Accent-Bias-in-ASR-Models

As Automatic speech recognition (ASR) systems become more and more ubiquitous in our daily lives (smart home assistants, automatic closed captioning), the downstream effects of biased models becomes more and more pronounced. ASR models have already been shown to be biased in terms of accent, dialect, and gender, but these studies are generally conducted on overly simplified academic datasets, while most of the applied uses of these models occur in a much noisier setting, e.g., audio with multiple speakers/accents. To this end, our work investigates how the presence of multiple accents in a single audio clip can affect the transcription quality on different accent groups, potentially amplifying bias. We evaluate transcription quality on both single-accent and multi-accent audio using word error rate, character error rate, and Jaro-Winkler distance. Our findings affirm previous works showing clear and consistent bias in single-accent audio, but interestingly show that there is not a significant effect on transcription quality when these models are applied to multi-accent audio.
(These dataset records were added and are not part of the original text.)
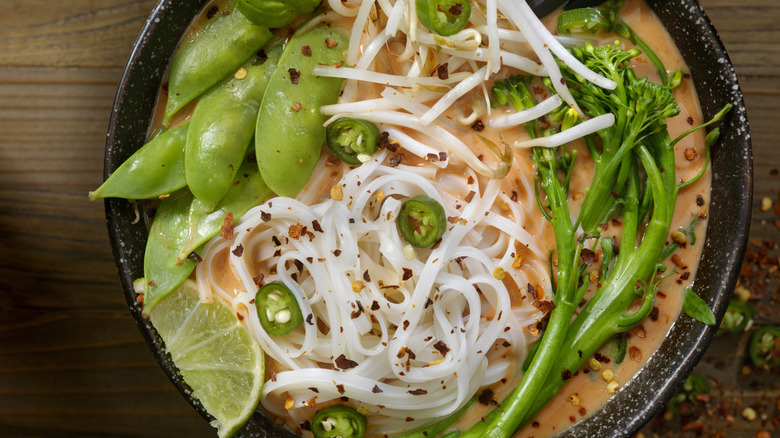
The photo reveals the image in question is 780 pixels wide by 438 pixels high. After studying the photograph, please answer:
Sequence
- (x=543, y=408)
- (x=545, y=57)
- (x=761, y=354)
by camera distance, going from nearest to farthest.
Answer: (x=545, y=57), (x=543, y=408), (x=761, y=354)

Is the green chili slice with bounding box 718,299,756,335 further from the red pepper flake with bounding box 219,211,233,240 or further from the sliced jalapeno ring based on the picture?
the red pepper flake with bounding box 219,211,233,240

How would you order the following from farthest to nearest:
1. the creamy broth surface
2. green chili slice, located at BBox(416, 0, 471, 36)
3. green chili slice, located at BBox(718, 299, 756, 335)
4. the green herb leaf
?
green chili slice, located at BBox(718, 299, 756, 335) → the creamy broth surface → the green herb leaf → green chili slice, located at BBox(416, 0, 471, 36)

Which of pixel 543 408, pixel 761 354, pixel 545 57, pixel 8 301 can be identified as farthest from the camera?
pixel 8 301

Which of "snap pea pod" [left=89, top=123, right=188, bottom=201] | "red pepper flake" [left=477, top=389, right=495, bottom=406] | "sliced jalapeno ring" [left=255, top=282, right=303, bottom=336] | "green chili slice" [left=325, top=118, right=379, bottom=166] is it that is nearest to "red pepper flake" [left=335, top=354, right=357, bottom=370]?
"sliced jalapeno ring" [left=255, top=282, right=303, bottom=336]

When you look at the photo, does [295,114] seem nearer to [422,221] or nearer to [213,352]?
[422,221]

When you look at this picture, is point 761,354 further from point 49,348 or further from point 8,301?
point 8,301

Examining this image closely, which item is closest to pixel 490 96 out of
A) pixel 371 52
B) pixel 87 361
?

The full paper can be found here


Data Processing

Data preprocessing scripts are contained in the data directory. This directory should also be used to store the actual dataset. Scripts use globals for pathing, as the directory structure is assumed to be static. These can easily be altered to apply these scripts to alternative data/directory structures, however.

Accent mappings

A mapping for accent lables present in the original data to accent groups on which we perform our comparative analysis is stored as a json object in accents.json. This mapping was generated by us, based on literature review and the samples in the dataset

download_data.py

A variation of download_data_ref_file.py which only downloads audio samples for valid rows. This script does not reference a valid samples files, but may be preferable if computational resources are limited.

generate_agglomarative_samples.py

Generates multi-accent samples from already downloaded single-accent samples. A tsv file of samples if provided, along with the common sample rate to convert samples to (usually 16000 Hz). Samples are then saved and recorded in another tsv file.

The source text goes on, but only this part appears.